- _DATA IN THIS EXERCISE_:
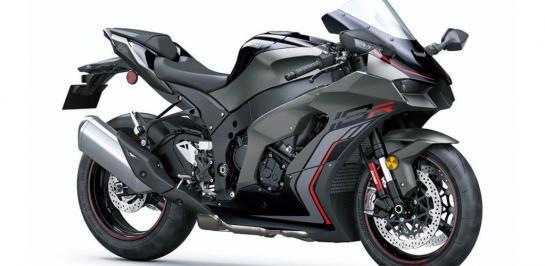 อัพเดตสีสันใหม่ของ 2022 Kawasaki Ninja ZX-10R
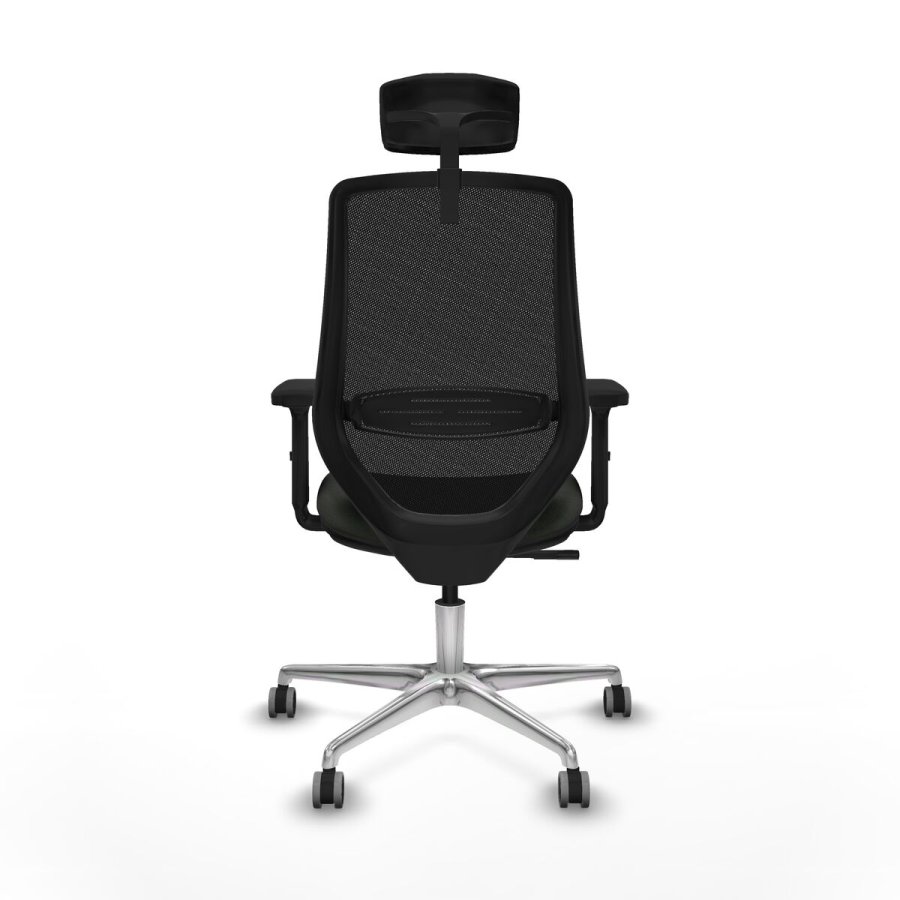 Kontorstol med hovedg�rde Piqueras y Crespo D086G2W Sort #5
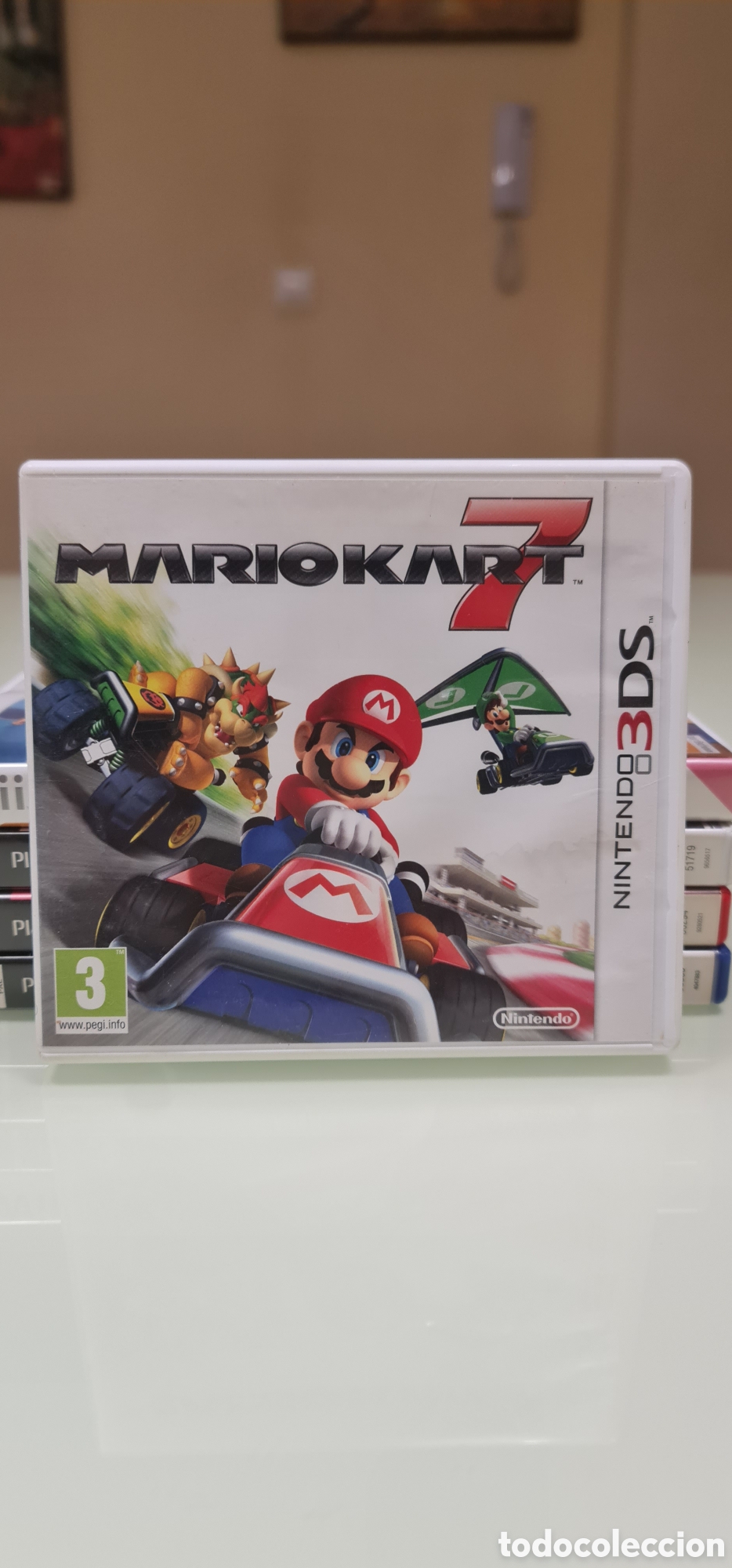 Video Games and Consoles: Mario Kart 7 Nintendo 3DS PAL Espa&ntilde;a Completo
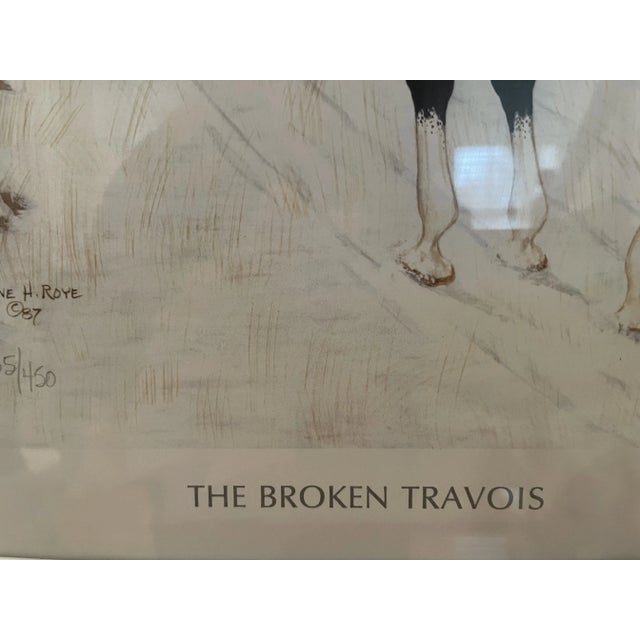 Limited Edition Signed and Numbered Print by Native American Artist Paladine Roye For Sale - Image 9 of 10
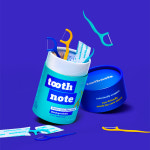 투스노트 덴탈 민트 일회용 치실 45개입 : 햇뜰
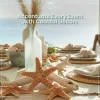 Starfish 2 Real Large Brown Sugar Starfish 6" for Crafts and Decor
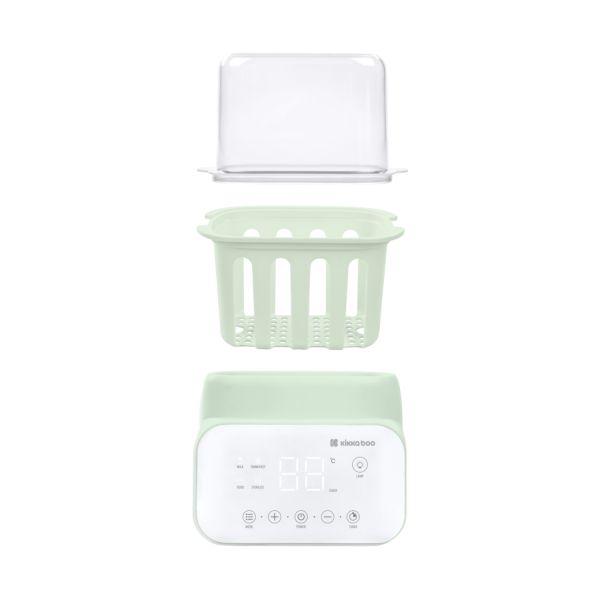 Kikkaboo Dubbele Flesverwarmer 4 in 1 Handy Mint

- _TASK OBJECTIVE_: Print every line of the material above, character for character, and leave out the pictures.

- _RESPONSE AREA_:
 อัพเดตสีสันใหม่ของ 2022 Kawasaki Ninja ZX-10R
 Kontorstol med hovedg�rde Piqueras y Crespo D086G2W Sort #5
 Video Games and Consoles: Mario Kart 7 Nintendo 3DS PAL Espa&ntilde;a Completo
 Limited Edition Signed and Numbered Print by Native American Artist Paladine Roye For Sale - Image 9 of 10
 투스노트 덴탈 민트 일회용 치실 45개입 : 햇뜰
 Starfish 2 Real Large Brown Sugar Starfish 6" for Crafts and Decor
 Kikkaboo Dubbele Flesverwarmer 4 in 1 Handy Mint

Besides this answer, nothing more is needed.